El procurador Flores Treviño ha asumido el control de la Subprocuraduría Especializada en Combate a la Corrupción, al menos en el caso del exgobernador Medina de la Cruz. Entre el fuego amigo y el enfado de Rodrigo, viene otra andanada mediática para tratar de minar el trabajo del procurador. Y a Flores Treviño nada le ayuda su consuetudinaria ostentación y su cotidiano exhibicionismo. Fiel a su tradición kitsch, desde siempre Roberto se expone como un personaje frívolo a través de sus colecciones de Harley-Davidson, sus Rólex o hasta sus botas, lo cual es aprovechado tanto por aduladores como enemigos, de estos últimos Medina y el periódico El Norte.

El caso del juez de control, Miguel Ángel Eufracio Rodríguez, sí es grave. A este juez lo han tratado de disuadir, a través del Consejo de la Judicatura federal, con acciones administrativas y punitivas. A la vez, su confrontación con Rodrigo Medina de la Cruz no es menor, por eso le autorizaron mayor y mejor escolta y, por el otro, Carlos Emilio Arenas Bátiz, presidente del Poder Judicial del Estado de Nuevo León, ha salido públicamente en su defensa porque ha entendido los alcances del cabildeo de Alonso Aguilar Zínser.

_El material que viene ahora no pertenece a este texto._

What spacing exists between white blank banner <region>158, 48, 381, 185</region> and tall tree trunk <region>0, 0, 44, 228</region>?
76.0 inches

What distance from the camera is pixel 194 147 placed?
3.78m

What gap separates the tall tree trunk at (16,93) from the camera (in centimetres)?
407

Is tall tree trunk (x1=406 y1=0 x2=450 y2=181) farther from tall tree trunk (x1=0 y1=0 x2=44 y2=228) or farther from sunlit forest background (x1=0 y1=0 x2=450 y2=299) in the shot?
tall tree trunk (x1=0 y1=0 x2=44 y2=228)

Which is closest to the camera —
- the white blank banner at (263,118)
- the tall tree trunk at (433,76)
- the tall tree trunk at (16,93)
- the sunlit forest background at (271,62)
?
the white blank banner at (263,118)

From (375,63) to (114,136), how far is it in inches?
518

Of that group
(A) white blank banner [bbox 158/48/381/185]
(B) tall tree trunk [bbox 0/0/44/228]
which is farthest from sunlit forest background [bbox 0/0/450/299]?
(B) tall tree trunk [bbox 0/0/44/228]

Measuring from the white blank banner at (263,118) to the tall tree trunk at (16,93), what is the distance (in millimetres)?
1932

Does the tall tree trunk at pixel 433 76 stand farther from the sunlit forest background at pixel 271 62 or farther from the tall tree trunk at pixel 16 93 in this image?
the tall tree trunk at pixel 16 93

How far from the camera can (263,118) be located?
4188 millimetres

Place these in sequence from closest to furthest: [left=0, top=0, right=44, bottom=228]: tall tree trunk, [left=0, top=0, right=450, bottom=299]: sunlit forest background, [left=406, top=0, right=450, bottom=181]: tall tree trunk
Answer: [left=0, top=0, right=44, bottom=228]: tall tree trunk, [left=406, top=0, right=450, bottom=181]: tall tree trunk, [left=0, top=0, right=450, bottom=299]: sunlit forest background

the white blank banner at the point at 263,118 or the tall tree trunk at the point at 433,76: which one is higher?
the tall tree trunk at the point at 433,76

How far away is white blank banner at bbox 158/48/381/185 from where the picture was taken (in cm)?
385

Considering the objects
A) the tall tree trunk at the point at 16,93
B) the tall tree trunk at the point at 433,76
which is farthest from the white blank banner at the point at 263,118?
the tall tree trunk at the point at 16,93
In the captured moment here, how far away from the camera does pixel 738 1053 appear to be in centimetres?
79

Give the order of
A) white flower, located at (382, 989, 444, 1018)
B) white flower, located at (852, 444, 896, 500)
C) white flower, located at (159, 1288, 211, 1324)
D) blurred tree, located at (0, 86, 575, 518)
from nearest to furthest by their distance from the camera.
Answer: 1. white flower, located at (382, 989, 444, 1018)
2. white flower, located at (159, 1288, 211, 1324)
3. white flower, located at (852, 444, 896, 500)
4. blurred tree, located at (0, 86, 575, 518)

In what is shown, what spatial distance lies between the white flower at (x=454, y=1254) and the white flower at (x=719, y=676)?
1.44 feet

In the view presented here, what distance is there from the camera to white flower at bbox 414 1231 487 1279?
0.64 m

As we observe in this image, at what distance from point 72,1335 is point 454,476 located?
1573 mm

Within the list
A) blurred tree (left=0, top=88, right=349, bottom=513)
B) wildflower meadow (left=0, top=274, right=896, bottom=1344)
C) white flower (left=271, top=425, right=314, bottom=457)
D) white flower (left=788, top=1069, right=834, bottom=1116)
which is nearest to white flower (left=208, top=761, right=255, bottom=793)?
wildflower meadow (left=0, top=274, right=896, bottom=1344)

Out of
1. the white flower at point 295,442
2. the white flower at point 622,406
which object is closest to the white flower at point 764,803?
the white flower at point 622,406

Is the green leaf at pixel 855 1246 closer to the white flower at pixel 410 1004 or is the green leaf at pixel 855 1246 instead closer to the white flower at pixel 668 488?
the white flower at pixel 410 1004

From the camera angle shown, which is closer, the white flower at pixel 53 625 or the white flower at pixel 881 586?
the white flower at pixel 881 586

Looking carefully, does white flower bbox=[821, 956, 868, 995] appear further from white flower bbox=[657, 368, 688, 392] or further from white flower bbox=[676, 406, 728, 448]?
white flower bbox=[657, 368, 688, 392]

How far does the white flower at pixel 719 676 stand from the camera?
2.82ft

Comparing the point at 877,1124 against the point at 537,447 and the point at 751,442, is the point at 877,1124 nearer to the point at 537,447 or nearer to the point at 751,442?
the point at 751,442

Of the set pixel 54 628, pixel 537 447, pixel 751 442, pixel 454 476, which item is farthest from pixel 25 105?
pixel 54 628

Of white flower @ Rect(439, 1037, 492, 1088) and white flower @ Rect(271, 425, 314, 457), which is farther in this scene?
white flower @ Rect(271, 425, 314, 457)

Mercenario de tiempo incompleto, el vocero de Seguridad, Aldo Fasci, viendo las consecuencias que su filtración pudo acarrear, se ha deslindado diciendo que la fotografía de Medina de la Cruz no es “oficial”. Pequeña salida para su enredo. Rodrigo no le cree y, por tanto, también lo tiene en la mira. Y así, Medina de la Cruz pasó de “dar la cara” a pintarle el dedo a Jaime Rodríguez Calderón. El Juzgado Quinto de Distrito de lo Penal (ya se vio con el amparo concedido a Medina Ainslie) está del lado del exgobernador y, con probabilidad, gracias a los oficios de Los Pinos y Aguilar Zínser, la PGR también.